In Idaho, the Snake River below Palisades, just over the border from Wyoming, is known as the South Fork to distinguish it from the Henry’s Fork, which soon joins in from the North. Almost everyone else simply calls the big river the Snake. It’s an Idaho thing.
Then there’s the resolution of why the large-spotted Yellowstone cuttthroat common to the east side of the Continental Divide also is native to this section of the Snake, while the fine-spotted subspecies thrives in the upper river near Jackson, Wyo.
The large-spotted cutt has been in the Snake drainage, including the Henry’s Fork, since glacial times and continues to flourish below Palisades. Robert J. Behnke, whose landmark book, “Trout and Salmon of North America,” ranks as the definitive work on such subjects, explains it thus:
“How the two forms … maintain their separate distributions in the upper Snake River drainage is unknown, but they must have evolved differences in behavior and environmental preferences that reinforce their spatial separation.”

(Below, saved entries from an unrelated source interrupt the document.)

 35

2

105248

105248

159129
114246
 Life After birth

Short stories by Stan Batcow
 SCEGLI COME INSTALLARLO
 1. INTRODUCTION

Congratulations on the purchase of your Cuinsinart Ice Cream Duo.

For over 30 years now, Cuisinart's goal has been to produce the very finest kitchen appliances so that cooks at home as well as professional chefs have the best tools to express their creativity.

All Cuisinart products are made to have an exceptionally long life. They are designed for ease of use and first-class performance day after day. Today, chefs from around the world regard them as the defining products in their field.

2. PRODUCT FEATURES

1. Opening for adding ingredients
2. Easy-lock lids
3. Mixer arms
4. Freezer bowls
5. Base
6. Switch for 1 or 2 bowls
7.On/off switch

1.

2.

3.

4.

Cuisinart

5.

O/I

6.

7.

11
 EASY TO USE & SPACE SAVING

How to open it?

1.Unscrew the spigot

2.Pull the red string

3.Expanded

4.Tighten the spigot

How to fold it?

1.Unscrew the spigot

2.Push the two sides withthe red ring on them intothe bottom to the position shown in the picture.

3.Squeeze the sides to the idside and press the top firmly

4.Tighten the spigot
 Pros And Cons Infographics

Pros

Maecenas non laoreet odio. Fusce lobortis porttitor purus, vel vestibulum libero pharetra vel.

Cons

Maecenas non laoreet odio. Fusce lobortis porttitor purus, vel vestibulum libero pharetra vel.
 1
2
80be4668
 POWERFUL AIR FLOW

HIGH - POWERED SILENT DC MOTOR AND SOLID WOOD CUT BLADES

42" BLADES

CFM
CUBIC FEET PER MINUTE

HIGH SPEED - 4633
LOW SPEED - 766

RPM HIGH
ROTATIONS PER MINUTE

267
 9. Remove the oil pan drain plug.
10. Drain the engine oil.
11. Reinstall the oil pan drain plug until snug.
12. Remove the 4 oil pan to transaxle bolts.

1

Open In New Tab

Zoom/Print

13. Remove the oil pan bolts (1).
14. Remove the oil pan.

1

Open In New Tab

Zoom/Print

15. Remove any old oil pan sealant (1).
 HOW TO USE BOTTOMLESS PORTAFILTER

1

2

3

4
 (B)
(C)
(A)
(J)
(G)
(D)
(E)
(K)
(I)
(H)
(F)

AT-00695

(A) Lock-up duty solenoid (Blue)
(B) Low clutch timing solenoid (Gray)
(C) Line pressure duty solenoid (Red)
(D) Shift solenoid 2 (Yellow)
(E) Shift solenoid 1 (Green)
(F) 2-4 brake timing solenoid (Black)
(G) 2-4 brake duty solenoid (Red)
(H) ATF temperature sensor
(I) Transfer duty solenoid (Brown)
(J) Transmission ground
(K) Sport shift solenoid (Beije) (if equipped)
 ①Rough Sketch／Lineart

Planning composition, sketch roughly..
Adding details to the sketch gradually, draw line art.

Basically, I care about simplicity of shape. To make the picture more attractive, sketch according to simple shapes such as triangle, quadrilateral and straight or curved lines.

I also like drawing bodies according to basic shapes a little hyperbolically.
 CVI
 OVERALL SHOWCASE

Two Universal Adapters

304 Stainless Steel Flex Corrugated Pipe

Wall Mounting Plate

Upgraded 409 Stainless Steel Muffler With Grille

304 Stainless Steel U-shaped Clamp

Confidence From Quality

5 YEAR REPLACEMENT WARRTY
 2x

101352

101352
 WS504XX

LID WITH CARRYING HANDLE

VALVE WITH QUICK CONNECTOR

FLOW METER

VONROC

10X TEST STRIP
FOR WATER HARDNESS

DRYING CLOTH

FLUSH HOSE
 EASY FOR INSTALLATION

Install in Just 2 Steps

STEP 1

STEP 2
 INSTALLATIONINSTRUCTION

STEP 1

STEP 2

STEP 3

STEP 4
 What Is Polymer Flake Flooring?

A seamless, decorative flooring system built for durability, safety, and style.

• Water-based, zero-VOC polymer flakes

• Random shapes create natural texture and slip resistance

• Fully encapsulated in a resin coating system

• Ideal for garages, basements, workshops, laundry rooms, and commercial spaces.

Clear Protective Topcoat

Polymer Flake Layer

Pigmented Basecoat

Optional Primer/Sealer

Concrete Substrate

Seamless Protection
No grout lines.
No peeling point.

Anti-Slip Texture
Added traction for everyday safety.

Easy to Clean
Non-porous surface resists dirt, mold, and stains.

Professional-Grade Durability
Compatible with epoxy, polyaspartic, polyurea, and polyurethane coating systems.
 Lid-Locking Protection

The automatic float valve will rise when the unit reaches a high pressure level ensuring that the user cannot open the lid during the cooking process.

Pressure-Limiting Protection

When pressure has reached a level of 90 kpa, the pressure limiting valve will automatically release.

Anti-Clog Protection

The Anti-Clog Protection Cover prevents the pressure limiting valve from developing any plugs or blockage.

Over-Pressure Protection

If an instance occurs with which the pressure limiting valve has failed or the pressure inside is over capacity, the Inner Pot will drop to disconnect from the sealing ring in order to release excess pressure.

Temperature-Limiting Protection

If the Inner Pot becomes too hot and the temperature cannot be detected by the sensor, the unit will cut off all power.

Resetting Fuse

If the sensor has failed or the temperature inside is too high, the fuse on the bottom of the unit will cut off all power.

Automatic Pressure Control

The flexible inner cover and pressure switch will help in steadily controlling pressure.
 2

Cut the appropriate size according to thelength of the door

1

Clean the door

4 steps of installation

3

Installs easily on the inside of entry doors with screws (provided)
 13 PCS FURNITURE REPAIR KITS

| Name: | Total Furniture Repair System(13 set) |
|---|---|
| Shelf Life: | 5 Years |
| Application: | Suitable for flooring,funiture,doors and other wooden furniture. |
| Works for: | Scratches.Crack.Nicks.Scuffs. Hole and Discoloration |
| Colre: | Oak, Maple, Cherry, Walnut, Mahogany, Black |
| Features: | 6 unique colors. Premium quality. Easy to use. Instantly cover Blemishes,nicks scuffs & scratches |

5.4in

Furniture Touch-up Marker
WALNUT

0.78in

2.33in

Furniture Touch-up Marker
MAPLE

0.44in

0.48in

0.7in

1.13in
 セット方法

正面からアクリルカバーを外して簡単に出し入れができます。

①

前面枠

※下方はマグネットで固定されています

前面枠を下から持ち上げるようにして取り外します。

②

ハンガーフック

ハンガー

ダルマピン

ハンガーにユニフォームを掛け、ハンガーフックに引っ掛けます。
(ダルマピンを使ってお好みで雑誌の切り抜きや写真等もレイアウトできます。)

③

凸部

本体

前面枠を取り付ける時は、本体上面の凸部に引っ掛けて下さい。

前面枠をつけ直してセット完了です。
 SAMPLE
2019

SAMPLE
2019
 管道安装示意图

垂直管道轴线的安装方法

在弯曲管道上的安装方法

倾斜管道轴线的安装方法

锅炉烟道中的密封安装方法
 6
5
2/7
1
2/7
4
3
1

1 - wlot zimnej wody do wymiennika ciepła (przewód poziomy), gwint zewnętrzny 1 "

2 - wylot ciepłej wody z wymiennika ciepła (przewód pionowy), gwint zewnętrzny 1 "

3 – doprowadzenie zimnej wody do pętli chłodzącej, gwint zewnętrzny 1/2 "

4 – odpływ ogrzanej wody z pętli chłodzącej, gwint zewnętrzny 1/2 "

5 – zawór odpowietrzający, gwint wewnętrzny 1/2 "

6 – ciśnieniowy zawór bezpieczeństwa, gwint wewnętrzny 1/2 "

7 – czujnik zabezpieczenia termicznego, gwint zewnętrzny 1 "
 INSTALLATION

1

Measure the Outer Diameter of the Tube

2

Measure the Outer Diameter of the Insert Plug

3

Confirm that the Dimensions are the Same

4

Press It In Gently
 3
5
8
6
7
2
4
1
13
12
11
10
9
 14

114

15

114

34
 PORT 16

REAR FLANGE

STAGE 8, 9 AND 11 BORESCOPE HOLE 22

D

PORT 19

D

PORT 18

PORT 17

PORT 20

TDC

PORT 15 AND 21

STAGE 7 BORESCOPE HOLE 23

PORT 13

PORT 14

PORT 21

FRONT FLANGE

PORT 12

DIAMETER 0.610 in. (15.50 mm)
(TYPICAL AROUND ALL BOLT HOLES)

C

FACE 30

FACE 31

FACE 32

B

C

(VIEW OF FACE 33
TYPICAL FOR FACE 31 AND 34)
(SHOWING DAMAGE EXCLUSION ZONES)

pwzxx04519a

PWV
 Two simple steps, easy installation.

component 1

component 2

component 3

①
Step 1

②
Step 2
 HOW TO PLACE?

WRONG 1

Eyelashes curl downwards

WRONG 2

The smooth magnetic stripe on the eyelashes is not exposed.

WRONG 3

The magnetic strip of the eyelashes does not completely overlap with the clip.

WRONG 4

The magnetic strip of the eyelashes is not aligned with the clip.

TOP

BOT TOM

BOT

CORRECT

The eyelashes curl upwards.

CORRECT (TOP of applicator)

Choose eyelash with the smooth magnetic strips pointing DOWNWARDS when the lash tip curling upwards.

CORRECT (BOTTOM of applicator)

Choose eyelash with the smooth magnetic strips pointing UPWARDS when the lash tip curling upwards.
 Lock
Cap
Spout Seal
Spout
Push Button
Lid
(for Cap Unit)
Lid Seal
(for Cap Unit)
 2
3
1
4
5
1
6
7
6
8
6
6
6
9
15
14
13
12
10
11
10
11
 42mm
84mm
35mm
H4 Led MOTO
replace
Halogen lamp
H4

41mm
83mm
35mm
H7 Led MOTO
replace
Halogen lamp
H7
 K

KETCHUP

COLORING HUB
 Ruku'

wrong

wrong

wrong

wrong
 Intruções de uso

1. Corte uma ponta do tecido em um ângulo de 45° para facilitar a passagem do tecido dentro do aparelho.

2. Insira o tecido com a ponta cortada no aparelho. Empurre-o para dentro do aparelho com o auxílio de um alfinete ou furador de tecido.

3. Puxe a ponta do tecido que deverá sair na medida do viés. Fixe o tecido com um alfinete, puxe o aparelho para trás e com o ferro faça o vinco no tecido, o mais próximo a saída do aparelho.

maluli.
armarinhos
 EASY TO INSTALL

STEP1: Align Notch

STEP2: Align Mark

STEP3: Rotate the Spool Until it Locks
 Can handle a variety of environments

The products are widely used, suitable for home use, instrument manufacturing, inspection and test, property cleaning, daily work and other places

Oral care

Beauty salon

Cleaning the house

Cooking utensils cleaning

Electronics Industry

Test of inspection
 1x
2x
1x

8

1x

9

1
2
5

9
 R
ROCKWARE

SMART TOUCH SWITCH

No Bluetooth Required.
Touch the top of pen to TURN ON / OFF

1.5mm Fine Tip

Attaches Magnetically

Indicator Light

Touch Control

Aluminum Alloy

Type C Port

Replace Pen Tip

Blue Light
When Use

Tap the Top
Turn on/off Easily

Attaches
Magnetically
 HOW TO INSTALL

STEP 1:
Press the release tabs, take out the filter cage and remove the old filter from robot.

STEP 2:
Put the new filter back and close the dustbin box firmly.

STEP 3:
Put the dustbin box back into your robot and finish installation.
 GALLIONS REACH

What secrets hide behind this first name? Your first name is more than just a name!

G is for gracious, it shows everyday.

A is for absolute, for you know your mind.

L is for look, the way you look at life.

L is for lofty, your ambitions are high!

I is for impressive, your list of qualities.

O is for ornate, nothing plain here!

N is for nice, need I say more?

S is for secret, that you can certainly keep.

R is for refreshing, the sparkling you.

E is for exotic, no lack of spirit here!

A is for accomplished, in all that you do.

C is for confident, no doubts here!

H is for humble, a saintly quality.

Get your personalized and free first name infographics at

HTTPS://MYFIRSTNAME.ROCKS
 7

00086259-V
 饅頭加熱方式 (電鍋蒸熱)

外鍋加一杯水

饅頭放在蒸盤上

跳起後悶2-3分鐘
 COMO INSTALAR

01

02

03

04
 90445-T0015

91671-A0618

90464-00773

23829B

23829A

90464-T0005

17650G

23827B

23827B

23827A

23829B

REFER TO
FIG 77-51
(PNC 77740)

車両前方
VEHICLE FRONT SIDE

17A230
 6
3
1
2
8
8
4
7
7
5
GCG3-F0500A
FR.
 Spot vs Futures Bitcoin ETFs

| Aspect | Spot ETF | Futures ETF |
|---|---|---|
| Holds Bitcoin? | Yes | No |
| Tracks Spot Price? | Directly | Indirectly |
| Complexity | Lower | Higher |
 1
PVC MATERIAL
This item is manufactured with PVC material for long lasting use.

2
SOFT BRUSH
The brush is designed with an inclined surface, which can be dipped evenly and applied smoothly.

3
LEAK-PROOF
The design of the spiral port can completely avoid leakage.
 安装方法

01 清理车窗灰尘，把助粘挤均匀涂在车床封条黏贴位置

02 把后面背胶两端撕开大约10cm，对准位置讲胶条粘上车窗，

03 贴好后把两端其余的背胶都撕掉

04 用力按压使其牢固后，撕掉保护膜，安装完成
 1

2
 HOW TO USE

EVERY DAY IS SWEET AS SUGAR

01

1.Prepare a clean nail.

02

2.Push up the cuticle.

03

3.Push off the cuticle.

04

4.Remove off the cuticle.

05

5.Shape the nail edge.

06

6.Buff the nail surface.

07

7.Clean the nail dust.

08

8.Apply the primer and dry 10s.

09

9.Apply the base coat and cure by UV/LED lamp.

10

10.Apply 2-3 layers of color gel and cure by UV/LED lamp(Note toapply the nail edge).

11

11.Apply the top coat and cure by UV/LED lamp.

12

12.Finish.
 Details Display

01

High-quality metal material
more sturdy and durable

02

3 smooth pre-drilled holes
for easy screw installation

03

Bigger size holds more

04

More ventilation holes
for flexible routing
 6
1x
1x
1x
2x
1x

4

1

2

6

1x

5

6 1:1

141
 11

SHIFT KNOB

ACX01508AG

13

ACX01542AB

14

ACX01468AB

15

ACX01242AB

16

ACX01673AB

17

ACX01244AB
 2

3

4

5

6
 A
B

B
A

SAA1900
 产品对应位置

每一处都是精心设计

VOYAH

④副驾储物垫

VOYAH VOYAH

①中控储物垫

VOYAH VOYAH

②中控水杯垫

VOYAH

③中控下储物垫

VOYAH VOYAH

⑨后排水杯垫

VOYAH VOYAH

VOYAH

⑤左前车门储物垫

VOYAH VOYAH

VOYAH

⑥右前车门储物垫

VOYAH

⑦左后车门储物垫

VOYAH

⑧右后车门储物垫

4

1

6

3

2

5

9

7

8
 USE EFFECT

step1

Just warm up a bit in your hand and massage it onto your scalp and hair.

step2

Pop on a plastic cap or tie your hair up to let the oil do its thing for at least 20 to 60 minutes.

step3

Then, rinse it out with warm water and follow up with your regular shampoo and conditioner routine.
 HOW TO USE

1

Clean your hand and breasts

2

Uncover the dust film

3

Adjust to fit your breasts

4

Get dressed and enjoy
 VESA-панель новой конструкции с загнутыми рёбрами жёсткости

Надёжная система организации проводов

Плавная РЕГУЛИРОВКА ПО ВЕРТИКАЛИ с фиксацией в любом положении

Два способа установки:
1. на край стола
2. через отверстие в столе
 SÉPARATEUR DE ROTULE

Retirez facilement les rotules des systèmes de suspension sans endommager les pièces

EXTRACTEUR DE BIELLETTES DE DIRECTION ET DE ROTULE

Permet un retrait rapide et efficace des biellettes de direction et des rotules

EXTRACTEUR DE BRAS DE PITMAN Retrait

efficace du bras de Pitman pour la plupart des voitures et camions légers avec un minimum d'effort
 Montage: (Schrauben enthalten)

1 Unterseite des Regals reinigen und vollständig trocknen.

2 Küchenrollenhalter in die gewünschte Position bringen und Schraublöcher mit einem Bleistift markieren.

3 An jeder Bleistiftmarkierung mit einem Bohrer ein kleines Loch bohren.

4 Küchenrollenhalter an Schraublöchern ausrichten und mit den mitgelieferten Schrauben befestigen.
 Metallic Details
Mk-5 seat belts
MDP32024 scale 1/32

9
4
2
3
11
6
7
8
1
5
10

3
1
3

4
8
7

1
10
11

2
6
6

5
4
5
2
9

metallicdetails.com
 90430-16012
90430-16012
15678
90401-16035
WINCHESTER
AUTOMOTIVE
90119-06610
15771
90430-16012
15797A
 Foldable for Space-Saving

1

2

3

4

Anglers who flock here care only that the South Fork variety is consistently large, generally 16 to 18 inches, and relatively easy to catch using large dry flies. Who could ask for more?
To rid the river of the wretched rainbows, the wildlife agency also promotes heavy spring flows more beneficial to cutts, while also installing traps on larger tributaries to block rainbow invasions.
Rainbows maintain a stronghold immediately below the dam, while cutts reign supreme in the canyon. In a continuing development that bodes ill for a further extension of cutthroat territory, brown trout generally have taken over the lower river, from the Byington Boat Access to Idaho Falls.
“You rarely see a rainbow down here and not very many cutts, either,” said Scott Smith, who floats the South Fork about 30 days a year from his station at Jack Dennis Sports in Jackson.
On his maiden voyage with a new drift boat, Smith was working the stretch between Byington and Lorenzo. An early-season ramp closure caused him to miss the canyon and the cutts.
Now he was in brown trout territory, where deep-drifted streamers ruled the day. The fish were fat and feisty, but this was not the dry-fly action Smith has come to love at a place that rivals more famous western rivers, but with less pressure.
Like a man with a shopping list at his favorite store, Smith ticks off the coming highlights: a phenomenal caddis hatch just before Memorial Day; a salmonfly hatch that begins in mid-June near Idaho Falls and reaches Palisades about July 4; a companion flourish of pale morning duns and yellow sallies, mahogany dun mayflies and some form of caddis or smaller stonefly flitting about all summer.
“July is my favorite month, with lots of hatches and really crazy dry-fly fishing,” Smith declared. “If you can’t catch a trout on a dry fly in this river in July, you need to take up another sport.”